Los Angeles: The past few years have seen an explosion of progress in large language model artificial intelligence systems that can do things like write poetry, conduct humanlike conversations and pass medical school exams.
This progress has yielded models like ChatGPT that could have major social and economic ramifications ranging from job displacements and increased misinformation to massive productivity boosts.
Despite their impressive abilities, large language models don’t actually think. They tend to make elementary mistakes and even make things up.
However, because they generate fluent language, people tend to respond to them as though they do think.
This has led researchers to study the models’ “cognitive” abilities and biases, work that has grown in importance now that large language models are widely accessible.
This line of research dates back to early large language models such as Google’s BERT, which is integrated into its search engine and so has been coined BERTology. This research has already revealed a lot about what such models can do and where they go wrong.
For instance, cleverly designed experiments have shown that many language models have trouble dealing with negation – for example, a question phrased as “what is not” – and doing simple calculations.
They can be overly confident in their answers, even when wrong. Like other modern machine learning algorithms, they have trouble explaining themselves when asked why they answered a certain way.
Words and thoughts
Inspired by the growing body of research in BERTology and related fields like cognitive science, my student Zhisheng Tang and I set out to answer a seemingly simple question about large language models: Are they rational?
Although the word rational is often used as a synonym for sane or reasonable in everyday English, it has a specific meaning in the field of decision-making.
A decision-making system – whether an individual human or a complex entity like an organisation – is rational if, given a set of choices, it chooses to maximise expected gain.
The qualifier “expected” is important because it indicates that decisions are made under conditions of significant uncertainty. If I toss a fair coin, I know that it will come up heads half of the time on average.
However, I can’t make a prediction about the outcome of any given coin toss. This is why casinos are able to afford the occasional big payout: Even narrow house odds yield enormous profits on average.
On the surface, it seems odd to assume that a model designed to make accurate predictions about words and sentences without actually understanding their meanings can understand expected gain.
But there is an enormous body of research showing that language and cognition are intertwined.
An excellent example is seminal research done by scientists Edward Sapir and Benjamin Lee Whorf in the early 20th century.
Their work suggested that one’s native language and vocabulary can shape the way a person thinks.
The extent to which this is true is controversial, but there is supporting anthropological evidence from the study of Native American cultures.
For instance, speakers of the Zuñi language spoken by the Zuñi people in the American Southwest, which does not have separate words for orange and yellow, are not able to distinguish between these colours as effectively as speakers of languages that do have separate words for the colours.
Making a bet
So are language models rational? Can they understand expected gain? We conducted a detailed set of experiments to show that, in their original form, models like BERT behave randomly when presented with betlike choices.
This is the case even when we give it a trick question like: If you toss a coin and it comes up heads, you win a diamond; if it comes up tails, you lose a car. Which would you take? The correct answer is heads, but the AI models chose tails about half the time.
Intriguingly, we found that the model can be taught to make relatively rational decisions using only a small set of example questions and answers.
At first blush, this would seem to suggest that the models can indeed do more than just “play” with language. Further experiments, however, showed that the situation is actually much more complex.
For instance, when we used cards or dice instead of coins to frame our bet questions, we found that performance dropped significantly, by over 25 per cent, although it stayed above random selection.

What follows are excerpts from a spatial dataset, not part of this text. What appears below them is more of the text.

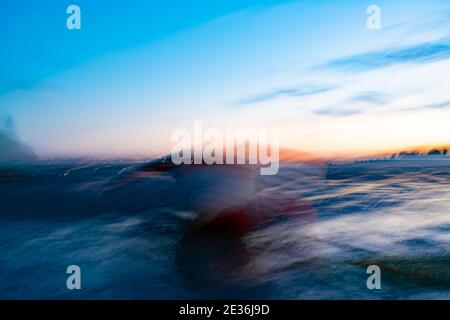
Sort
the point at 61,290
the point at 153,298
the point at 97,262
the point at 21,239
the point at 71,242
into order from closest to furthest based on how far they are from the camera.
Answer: the point at 153,298 → the point at 61,290 → the point at 97,262 → the point at 71,242 → the point at 21,239

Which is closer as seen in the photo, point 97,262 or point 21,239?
point 97,262

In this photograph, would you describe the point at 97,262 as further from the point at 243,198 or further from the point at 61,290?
the point at 243,198
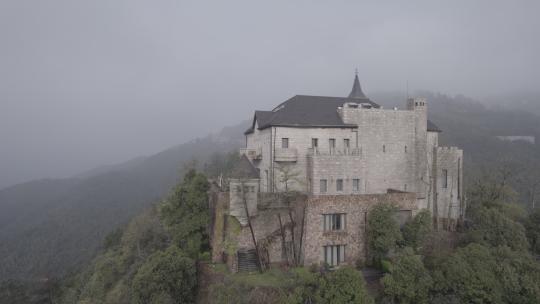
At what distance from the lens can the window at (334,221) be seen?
26203mm

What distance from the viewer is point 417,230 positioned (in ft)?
86.5

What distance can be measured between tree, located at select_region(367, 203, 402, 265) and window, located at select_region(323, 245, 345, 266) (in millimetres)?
2143

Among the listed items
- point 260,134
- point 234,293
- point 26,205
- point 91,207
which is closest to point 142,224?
point 260,134

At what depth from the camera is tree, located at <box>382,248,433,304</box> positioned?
21562mm

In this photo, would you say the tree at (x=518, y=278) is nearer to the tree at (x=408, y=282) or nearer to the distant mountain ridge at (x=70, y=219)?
the tree at (x=408, y=282)

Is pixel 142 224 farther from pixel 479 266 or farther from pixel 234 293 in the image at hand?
pixel 479 266

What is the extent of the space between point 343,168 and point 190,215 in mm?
13164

So the idea that the model can be taught general principles of rational decision-making remains unresolved, at best.
More recent case studies that we conducted using ChatGPT confirm that decision-making remains a nontrivial and unsolved problem even for much bigger and more advanced large language models.
Getting the decision right
This line of study is important because rational decision-making under conditions of uncertainty is critical to building systems that understand costs and benefits.

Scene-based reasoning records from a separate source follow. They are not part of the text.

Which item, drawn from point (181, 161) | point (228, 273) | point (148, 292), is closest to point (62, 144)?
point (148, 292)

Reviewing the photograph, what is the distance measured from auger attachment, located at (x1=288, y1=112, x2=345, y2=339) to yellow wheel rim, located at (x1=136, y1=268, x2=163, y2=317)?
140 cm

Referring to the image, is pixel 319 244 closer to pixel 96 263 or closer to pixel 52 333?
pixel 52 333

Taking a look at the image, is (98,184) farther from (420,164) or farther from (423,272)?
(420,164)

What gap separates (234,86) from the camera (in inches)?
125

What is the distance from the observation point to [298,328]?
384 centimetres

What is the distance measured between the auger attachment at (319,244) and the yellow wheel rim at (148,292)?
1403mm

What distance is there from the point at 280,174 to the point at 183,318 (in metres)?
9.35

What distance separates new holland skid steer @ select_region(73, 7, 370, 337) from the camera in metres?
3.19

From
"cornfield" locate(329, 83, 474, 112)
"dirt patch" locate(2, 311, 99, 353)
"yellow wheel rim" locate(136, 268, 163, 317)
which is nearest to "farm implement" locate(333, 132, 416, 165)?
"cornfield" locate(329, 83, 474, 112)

By balancing expected costs and benefits, an intelligent system might have been able to do better than humans at planning around the supply chain disruptions the world experienced during the COVID-19 pandemic, managing inventory or serving as a financial adviser.
Our work ultimately shows that if large language models are used for these kinds of purposes, humans need to guide, review and edit their work.
And until researchers figure out how to endow large language models with a general sense of rationality, the models should be treated with caution, especially in applications requiring high-stakes decision-making.